Elegí la campana del crucero, grande, de bronce, con su nombre, el escudo nacional y la fecha grabados en el metal. Me pareció que aquel «Cáliz de las horas» como llamara Basterra a las campanas, que tantos años había regido con su tañido y su pique y repique, la vida marienra de abordo, era el más sonado recuerdo de este significativo episodio. Tuvo lugar el acto en una tarde soleada y fría en Annapolis junto al crucero mismo, donde se había levantado una tribuna sobre cuya mesa reposaba la campana envuelta en cintas de los colores nacionales de ambas naciones.

Ceremonia de baja del crucero de la Marina norteamericana. Areilza en el centro de espaldas.

Me compañaban en la plataforma el almirante Smedeborg, superintendente de la Academia, y el capitán de navío Blanco, agregado naval de la Embajada. Los cadetes de la Academia, formados rígidamente frente a nosotros, escucharon las palabras de su jefe y mi respuesta. Dijo el almirante norteamericano que con aquella ceremonia se ponía fin a la querella del 98 que había seperado durante un periodo a dos pueblos, llamados a entenderse en profundidad y que se asomaban a un mar común. Las compañías presentaron armas mientras sonaba el National Anthem americano y muy lentamente la bandera de las estrellas y las barras era arriada del mástil del crucero español.
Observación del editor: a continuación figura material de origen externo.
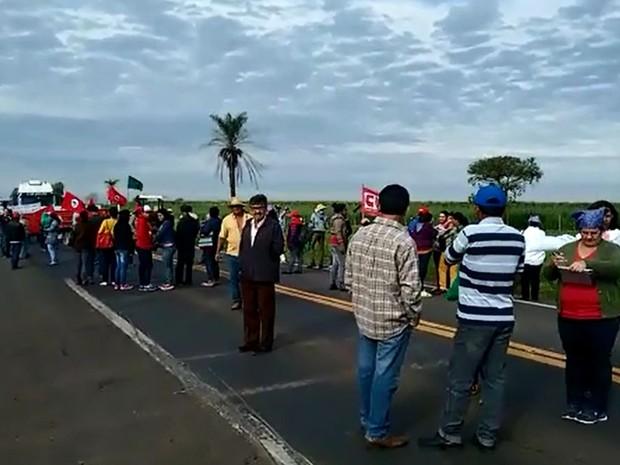 Integrantes do MST e movimentos sociais fecharam a BR-153  (Foto: Joaquim Brito/ Arquivo Pessoal )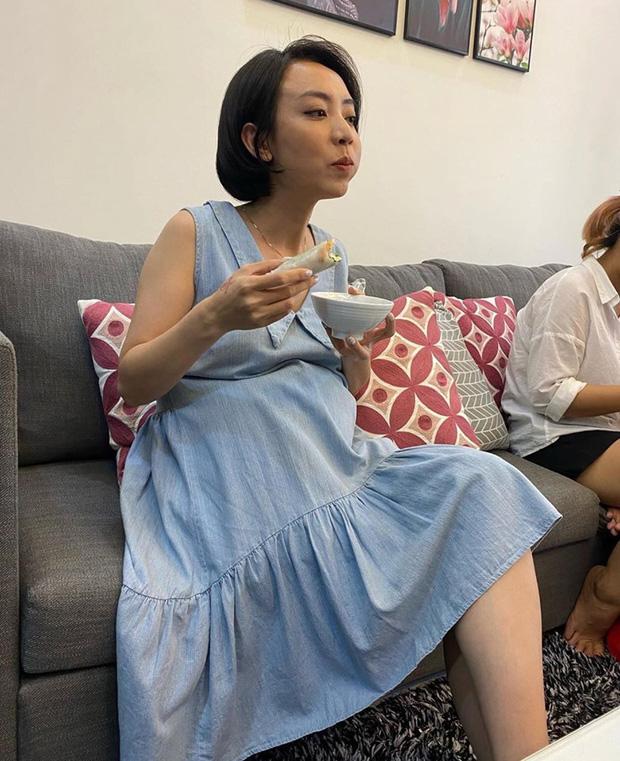 """Thu Trang tự khoe ảnh lộ bụng to rõ cùng lời khẳng định """"Andy có em"""", chuyện gì đây? - Ảnh 2"""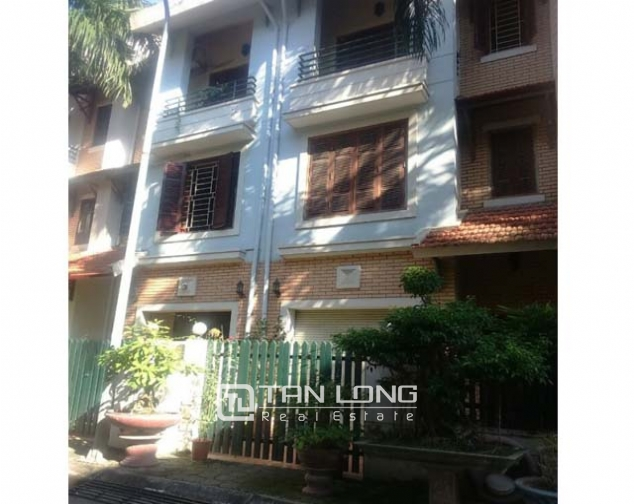 3.5 storey house for rent in Hoang Hoa Tham, Ba Dinh district, available garage 3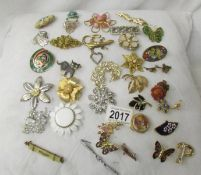 36 assorted vintage brooches.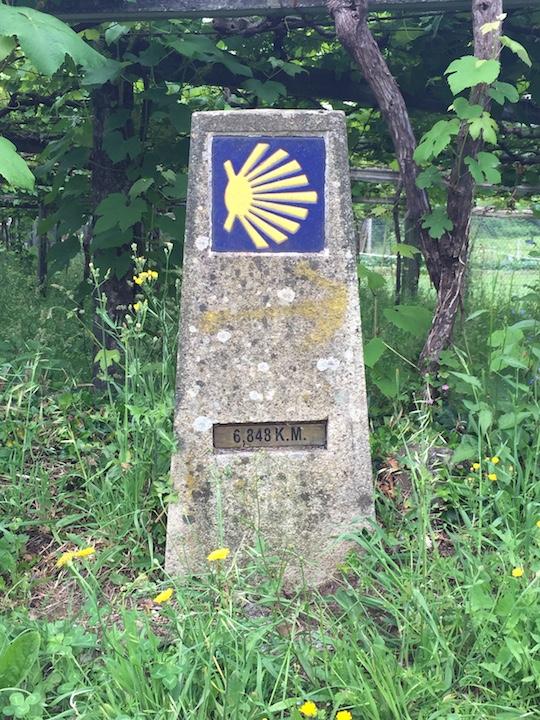 Particolare di un cippo che indica la direzione e la distanza per Santiago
Luego un largo toque de oración puso un punto final emotivo a la celebración. Yo confieso haber experimentado en esos momentos la más intensa satisfacción de mi etapa de embajador en Washington, aunque no faltarán enspíritus críticos que juzgarán banal este relato. Hay ocasiones en que el reflejo del patriotismo elemental aflora a nuestro ser de manera espontánea y no hay que tener empacho en confesarlo.